How to understand the protection threshold?

To understand the protection threshold, one prerequisite is that Nacos has a natural responsibility for the registry function of the service Consumer to forward requests to a healthy service Provider. However, in an extreme case where a service has 100 instances, 99 of which go down and only one healthy instance is left, forwarding all requests to that one healthy instance can cause an avalanche and ultimately cause the business system to crash. To prevent this extreme situation, a “protection threshold” is created. Once triggered, Nacos will forward requests to all service instances, namely healthy + unhealthy instances, which may lose some traffic but keep the remaining healthy instances in the cluster working.

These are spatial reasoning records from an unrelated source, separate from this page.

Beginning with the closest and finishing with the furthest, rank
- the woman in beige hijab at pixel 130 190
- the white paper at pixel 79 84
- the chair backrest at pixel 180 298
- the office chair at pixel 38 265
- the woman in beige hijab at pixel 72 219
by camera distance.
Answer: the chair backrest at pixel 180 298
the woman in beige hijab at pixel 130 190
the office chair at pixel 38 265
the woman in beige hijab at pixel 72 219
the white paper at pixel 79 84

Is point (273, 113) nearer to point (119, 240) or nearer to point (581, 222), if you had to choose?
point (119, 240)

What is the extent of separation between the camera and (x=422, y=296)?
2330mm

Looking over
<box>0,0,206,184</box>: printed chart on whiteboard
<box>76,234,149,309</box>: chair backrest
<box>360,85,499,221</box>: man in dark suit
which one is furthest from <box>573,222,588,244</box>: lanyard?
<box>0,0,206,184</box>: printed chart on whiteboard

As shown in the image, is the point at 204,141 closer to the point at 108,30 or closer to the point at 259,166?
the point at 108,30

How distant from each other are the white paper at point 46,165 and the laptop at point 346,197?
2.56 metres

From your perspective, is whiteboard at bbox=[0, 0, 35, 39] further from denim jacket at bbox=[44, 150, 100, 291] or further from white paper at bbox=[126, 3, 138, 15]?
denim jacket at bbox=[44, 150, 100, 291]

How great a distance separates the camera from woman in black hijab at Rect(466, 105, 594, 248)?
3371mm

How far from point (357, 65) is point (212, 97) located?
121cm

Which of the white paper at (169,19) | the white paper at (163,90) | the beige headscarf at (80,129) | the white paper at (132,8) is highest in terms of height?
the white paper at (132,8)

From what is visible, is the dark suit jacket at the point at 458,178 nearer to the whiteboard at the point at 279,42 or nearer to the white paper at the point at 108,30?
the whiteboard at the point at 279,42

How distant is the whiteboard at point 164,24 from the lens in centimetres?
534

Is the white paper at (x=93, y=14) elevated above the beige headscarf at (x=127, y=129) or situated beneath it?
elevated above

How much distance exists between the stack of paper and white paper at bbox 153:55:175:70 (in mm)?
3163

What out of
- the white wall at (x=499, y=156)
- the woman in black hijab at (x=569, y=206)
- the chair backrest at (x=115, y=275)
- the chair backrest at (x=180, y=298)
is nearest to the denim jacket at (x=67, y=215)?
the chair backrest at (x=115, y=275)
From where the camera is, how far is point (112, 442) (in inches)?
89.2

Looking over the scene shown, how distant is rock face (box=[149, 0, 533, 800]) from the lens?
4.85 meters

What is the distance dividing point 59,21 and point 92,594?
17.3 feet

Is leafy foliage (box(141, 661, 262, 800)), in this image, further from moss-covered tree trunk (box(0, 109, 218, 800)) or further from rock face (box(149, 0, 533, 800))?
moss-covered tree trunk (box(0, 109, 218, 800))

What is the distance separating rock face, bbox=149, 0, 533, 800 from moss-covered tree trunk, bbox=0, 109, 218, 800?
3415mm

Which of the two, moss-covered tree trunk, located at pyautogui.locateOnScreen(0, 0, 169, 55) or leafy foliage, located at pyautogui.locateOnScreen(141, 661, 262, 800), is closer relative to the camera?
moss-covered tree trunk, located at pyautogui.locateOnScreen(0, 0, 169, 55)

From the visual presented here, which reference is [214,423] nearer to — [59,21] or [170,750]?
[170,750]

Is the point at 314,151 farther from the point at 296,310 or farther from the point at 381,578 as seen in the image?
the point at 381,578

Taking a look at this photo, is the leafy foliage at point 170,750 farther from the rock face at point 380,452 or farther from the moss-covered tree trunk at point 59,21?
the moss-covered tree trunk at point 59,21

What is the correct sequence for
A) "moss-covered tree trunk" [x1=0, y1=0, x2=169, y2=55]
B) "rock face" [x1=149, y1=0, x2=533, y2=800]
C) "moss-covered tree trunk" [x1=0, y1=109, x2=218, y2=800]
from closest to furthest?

Protection threshold trigger condition :(actual health instance/total service instance) ≤ protection threshold

Set a protection threshold

We can set the protection threshold by “Edit Service”, as shown below:

Trigger protection threshold

Next, we will create a service to test the protection threshold functionality by adding two instances to the created service, as shown in the figure below: By default, all service instances are healthy. Next, we set the protection threshold to 0.8, which means the minimum requirement for healthy instances is 80%. If the proportion of healthy instances is less than this value, the protection threshold will be triggered, as shown in the figure below:When all nodes are healthy, observe the service list page and you can see that the protection threshold function is not triggered, as shown in the following figure:At this point we manually stop a service instance as shown below:The percentage of healthy instances decreases from 100% to 50%, which is less than the set protection threshold 0.8 (80%). Then return to the service list page, you can see that the protection threshold function is triggered:If we access the service again, we will see that part of the request will be forwarded to the non-healthy instance, that is, the access will fail, as shown in the following figure:

The protection threshold is not triggered. Procedure

Next, we lower the protection threshold and set it to 0.3, that is, 30% is the minimum proportion of healthy instances, otherwise threshold protection will be triggered, as shown in the figure below:At this time, because the proportion of our health instances is 50%, which is greater than the set threshold protection 0.3, threshold protection will not be triggered, which can be observed in the service list:When the protection threshold is not triggered, Nacos will forward all requests to the healthy instance, so that the service can be accessed normally each time, as shown in the following figure:

conclusion

The protection threshold is to prevent the failure of too many instances from causing all the traffic to flow into the remaining healthy instances and then causing the flow pressure to crush the remaining healthy instances, resulting in an avalanche effect. Its default value is 0, and the value should range from 0 to 1 floating point. This value is to define the cluster instance allows health accounted for more than the minimum value, if the actual health services accounted for less than or equal to this value, can trigger protection threshold, Nacos will replace all instances: health instance + unhealthy instances all returned to the caller, and when not trigger protection threshold, Nacos only healthy instance is returned to the caller.